To do
a) Answer these questions about the 99designs guide below:
(i) How many logo designs should a curated portfolio display?
(ii) What bonus document is suggested as a way to get positive reviews?
(iii) What three kinds of changes has 99designs made without adequate notice to designers?
b) Carry the 99designs guide forward with new prose that begins after its last sentence, which ends "further builds their reputation."

Supplied passage
Designers frequently complain that the criteria for level promotion aren't clear enough. You might win five contests in a row and still not get promoted, while another designer with fewer wins moves up. 99designs says they consider multiple factors, but the lack of transparency breeds frustration.

Client Decision Quality

Sometimes clients pick objectively weaker designs over stronger ones. A gorgeous, strategically sound logo loses to a clip-art-looking submission because the client's cousin liked it better. This is frustrating but ultimately inherent to any client-facing design work — it's just more visible and painful in a contest setting.

Platform Changes Without Warning

99designs has occasionally made changes to fee structures, level requirements, or platform policies without adequate notice to designers. When your income depends on a platform, sudden changes can be destabilizing. This is a risk with any marketplace-dependent freelance model.

Customer Support Inconsistency

Designer experiences with 99designs support vary widely. Some report quick, helpful responses to issues. Others describe slow communication and unsatisfying resolutions, particularly around disputes with clients or concerns about plagiarism.

Building a Portfolio and Reputation on 99designs

Your 99designs profile is essentially your storefront. Optimizing it can make the difference between receiving direct project invitations and being invisible to clients.

Profile Optimization

Your profile should include:

  • Professional photo: A real, clear headshot — not a logo, avatar, or stock photo. Clients hire people, and seeing a face builds trust.
  • Compelling bio: Write about your design philosophy, experience, and what makes your approach different. Keep it conversational and genuine. Avoid generic statements like "I am a passionate designer who loves creating beautiful things."
  • Curated portfolio: Quality over quantity. Display 15-25 of your absolute best logo designs rather than 100 mediocre ones. Organize them thoughtfully.
  • Specialization signals: If you're particularly strong in certain industries (restaurants, tech startups, fitness brands), make that clear. Clients searching for industry-specific experience will find you.
  • Languages spoken: If you speak multiple languages, list them all. Being able to communicate with a client in their native language is a significant competitive advantage.

Portfolio Curation Strategy

Not every contest entry belongs in your portfolio. Be selective:

  • Include winning designs first — they carry the most credibility
  • Add strong finalist designs that demonstrate range
  • Include personal projects or redesign concepts that showcase your best thinking
  • Remove older work as your skills improve — your portfolio should always represent your current ability
  • Show logos in context (mockups) rather than as flat images

Collecting and Leveraging Reviews

Client reviews are gold on 99designs. After winning a contest or completing a direct project, a positive review with specific praise ("great communication, understood our brand immediately, delivered exactly what we needed") significantly boosts your profile's appeal to future clients.

To maximize positive reviews:

  • Deliver all final files promptly and in all requested formats
  • Include a style guide or brand guidelines document as a bonus — clients love this unexpected extra
  • Be pleasant and professional in all communications, even when clients are difficult
  • Follow up briefly after project completion to ensure satisfaction

Building a Personal Brand Within 99designs

Over time, some designers develop a recognizable reputation on the platform. They become known for specific styles, industries, or consistently exceptional work. This reputation becomes self-reinforcing — clients specifically seek them out, which leads to more wins and better projects, which further builds their reputation.

Entries from a dataset
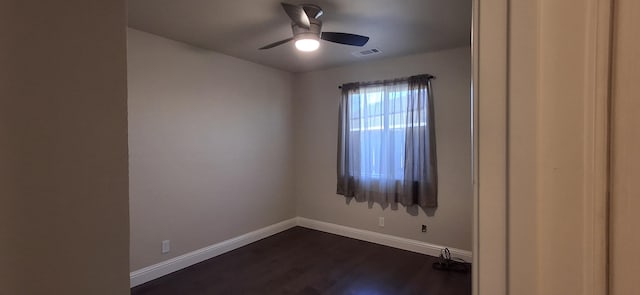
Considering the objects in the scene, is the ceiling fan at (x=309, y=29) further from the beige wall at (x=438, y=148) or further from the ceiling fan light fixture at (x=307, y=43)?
the beige wall at (x=438, y=148)

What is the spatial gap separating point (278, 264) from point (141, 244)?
136 centimetres

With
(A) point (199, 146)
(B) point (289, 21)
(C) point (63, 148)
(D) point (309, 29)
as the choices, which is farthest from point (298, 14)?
(A) point (199, 146)

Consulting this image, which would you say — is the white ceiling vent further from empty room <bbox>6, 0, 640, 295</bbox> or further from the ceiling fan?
the ceiling fan

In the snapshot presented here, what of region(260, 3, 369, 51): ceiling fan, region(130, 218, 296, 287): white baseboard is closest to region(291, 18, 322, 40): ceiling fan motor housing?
region(260, 3, 369, 51): ceiling fan

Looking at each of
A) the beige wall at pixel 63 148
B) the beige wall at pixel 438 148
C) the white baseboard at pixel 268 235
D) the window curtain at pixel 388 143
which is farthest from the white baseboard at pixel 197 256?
the beige wall at pixel 63 148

Written responses
a)
(i) 15-25 of the designer's best logo designs.
(ii) A style guide or brand guidelines document.
(iii) Changes to fee structures, level requirements, or platform policies.

b)
You can accelerate this process by:

  • Developing a distinctive, recognizable design style
  • Consistently participating in contests within specific industry categories
  • Being active and helpful in the designer community
  • Maintaining a very high quality standard — never submit work you're not proud of

Is 99designs Worth It for Logo Designers?

This is ultimately the central question, and the answer depends heavily on your specific situation. Let me break it down by designer type.

For Beginners and Students

Verdict: Yes, with caveats.

If you're just starting your design career and need to build a portfolio of real client work, 99designs is one of the most accessible paths available. You'll work with real briefs, receive genuine client feedback, and develop the speed and versatility that professional logo design demands.

The caveat is managing your expectations. You won't make much money in your first few months. Treat it as paid practice — the occasional win covers your software subscription and gives you portfolio material that no school project can match.

For Mid-Career Freelancers

Verdict: Useful as a supplement, risky as a primary income source.

If you're an established freelancer looking to fill gaps between direct clients, 99designs contests can provide supplementary income and keep your skills sharp. One-to-one projects on the platform can also bring in meaningful revenue.

However, relying entirely on 99designs as a mid-career designer means accepting lower hourly rates than you could command through direct client relationships. Use it strategically, not desperately.

For Designers in Developing Countries

Verdict: Potentially excellent.

If you're in a country where $1,000-2,000 per month represents a solid income, 99designs can provide a genuine livelihood. Many successful designers on the platform are based in countries like India, the Philippines, Indonesia, Egypt, Pakistan, and Eastern European nations. The platform's international nature means your skills — not your geographic location — determine your earning potential.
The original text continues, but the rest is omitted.